■ **CONSIGNE**:
Mettez à jour l'extrait sur Jean et Jésus : reprenez tout ce qui va de « Jean demeure isolé » jusqu'à « de mauvaise vie. », en remplaçant « bigot » par « dévot ».

■ **EXTRAIT DE PAGE**:
- - - - - - -

Dieu a essayé de tous les moyens pour toucher le
coeur de ce peuple tant favorisé ; mais ils sont
comme ces enfants entêtés et maussades, qui ne sont
jamais contents du jeu qu'on leur propose, qu'il
soit gai ou sérieux, et qui ne prennent pas plus de
plaisir en représentant une noce qu'un enterrement.
Jean demeure isolé dans le désert ; il
mène une vie de privations, et ils lui reprochent
d'être un obscurantin, un bigot, et finalement ils
le traitent de possédé. Jésus vient ; il se montre
affable, bienveillant ; il mange, boit, se réjouit
avec ceux qui se réjouissent, et ils le blâment
également parce qu'à leurs yeux il s'avilit en
recevant les péagers et les gens de mauvaise vie.
Jean leur paraissait trop sérieux, et
Jésus l'était trop peu. Selon eux, Jean se séparait
trop complètement du monde ; s'il s'était mêlé
davantage au peuple, il aurait pu gagner les coeurs.
Jésus fréquentait le peuple ; il partageait ses
joies et ses peines ; et l'ondisait qu'il manquait
de dignité. Absolument comme aujourd'hui où les
chrétiens commodes trouvent qu'en été il fait trop
chaud et en hiver trop froid pour se rendre à
l'église, et qui ont toujours un motif pour excuser
leur indifférence. Mais ces âmes paresseuses seront
jugées comme ayant émoussé la pointe de la Parole de
Dieu.

- - - - - - -

■ **DONNÉES FOURNIES**:

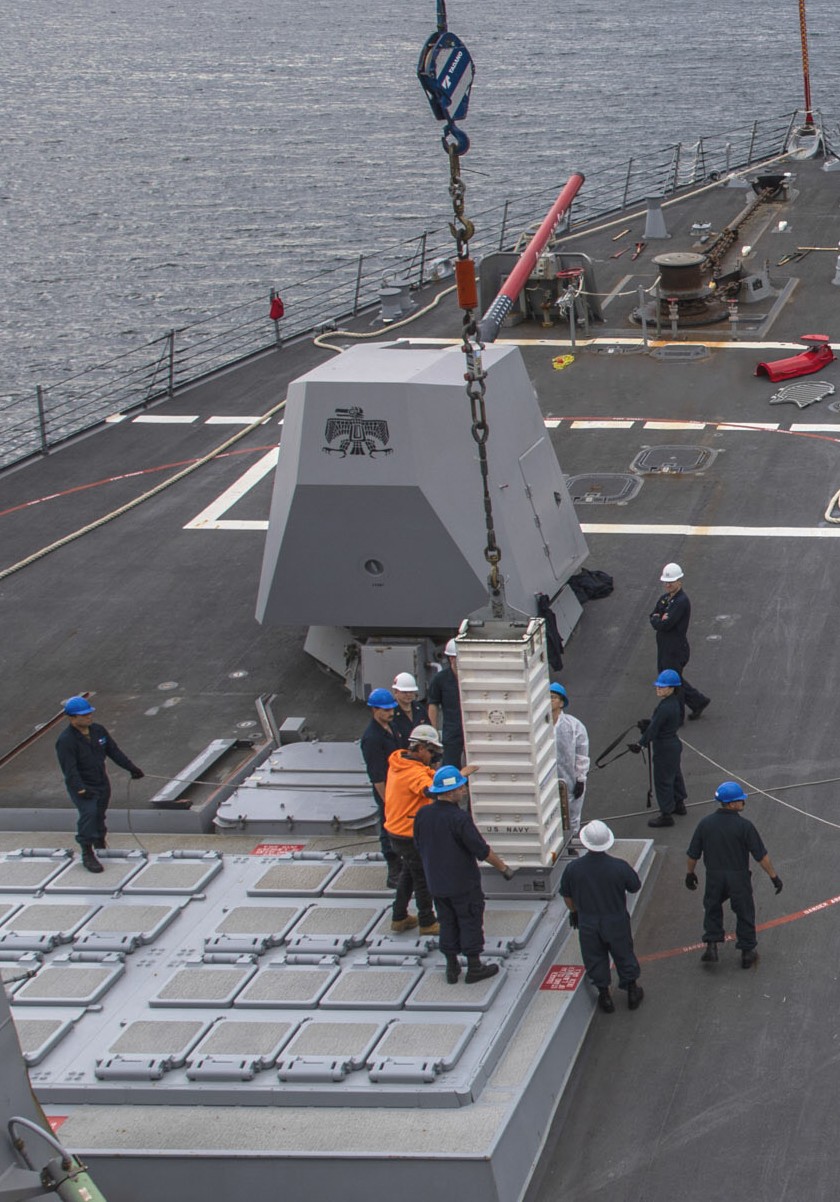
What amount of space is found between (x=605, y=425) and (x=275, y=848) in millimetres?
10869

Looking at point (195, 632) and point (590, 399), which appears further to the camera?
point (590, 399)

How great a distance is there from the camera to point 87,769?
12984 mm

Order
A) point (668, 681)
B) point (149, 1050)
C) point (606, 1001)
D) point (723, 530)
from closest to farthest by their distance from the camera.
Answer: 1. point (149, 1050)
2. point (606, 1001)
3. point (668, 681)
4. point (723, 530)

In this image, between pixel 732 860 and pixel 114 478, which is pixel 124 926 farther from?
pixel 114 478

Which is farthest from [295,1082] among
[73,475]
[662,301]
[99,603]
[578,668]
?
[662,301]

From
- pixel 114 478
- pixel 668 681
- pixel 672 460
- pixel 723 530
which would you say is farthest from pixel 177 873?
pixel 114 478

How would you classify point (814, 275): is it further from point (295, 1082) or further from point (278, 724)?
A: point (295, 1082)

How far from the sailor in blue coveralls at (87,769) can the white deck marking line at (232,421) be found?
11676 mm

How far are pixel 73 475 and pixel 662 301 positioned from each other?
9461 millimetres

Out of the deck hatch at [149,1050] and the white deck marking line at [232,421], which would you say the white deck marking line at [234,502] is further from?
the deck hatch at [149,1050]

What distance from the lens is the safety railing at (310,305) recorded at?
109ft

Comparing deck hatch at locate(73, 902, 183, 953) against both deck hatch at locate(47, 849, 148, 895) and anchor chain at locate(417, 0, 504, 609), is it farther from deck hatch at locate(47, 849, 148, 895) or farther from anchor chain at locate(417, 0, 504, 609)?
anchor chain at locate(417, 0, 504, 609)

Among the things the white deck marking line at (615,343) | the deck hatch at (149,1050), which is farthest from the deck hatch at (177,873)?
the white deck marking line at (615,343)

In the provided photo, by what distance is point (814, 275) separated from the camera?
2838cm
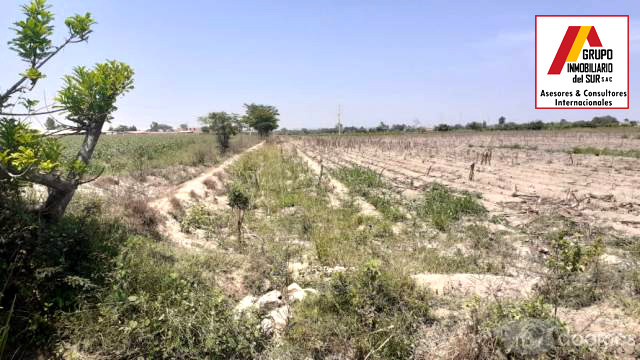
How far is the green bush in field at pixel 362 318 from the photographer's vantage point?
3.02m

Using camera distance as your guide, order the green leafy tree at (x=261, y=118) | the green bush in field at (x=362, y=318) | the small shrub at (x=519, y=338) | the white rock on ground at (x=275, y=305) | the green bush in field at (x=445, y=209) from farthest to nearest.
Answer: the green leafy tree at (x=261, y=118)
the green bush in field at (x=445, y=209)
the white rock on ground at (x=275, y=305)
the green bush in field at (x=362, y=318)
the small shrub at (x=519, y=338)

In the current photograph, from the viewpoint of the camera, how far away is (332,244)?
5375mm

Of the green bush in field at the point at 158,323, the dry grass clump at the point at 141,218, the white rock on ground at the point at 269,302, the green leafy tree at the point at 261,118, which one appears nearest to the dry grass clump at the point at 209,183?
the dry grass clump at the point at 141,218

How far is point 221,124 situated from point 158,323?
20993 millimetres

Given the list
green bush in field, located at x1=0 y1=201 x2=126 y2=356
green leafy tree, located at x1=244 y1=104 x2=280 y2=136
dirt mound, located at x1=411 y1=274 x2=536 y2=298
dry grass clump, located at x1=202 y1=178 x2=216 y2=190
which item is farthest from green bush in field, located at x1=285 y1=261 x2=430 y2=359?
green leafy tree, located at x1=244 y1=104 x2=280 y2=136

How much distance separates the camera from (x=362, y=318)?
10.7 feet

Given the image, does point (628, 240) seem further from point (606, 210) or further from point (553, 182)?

- - - - - - -

■ **RÉPONSE CI-DESSOUS**:
Jean demeure isolé dans le désert ; il
mène une vie de privations, et ils lui reprochent
d'être un obscurantin, un dévot, et finalement ils
le traitent de possédé. Jésus vient ; il se montre
affable, bienveillant ; il mange, boit, se réjouit
avec ceux qui se réjouissent, et ils le blâment
également parce qu'à leurs yeux il s'avilit en
recevant les péagers et les gens de mauvaise vie.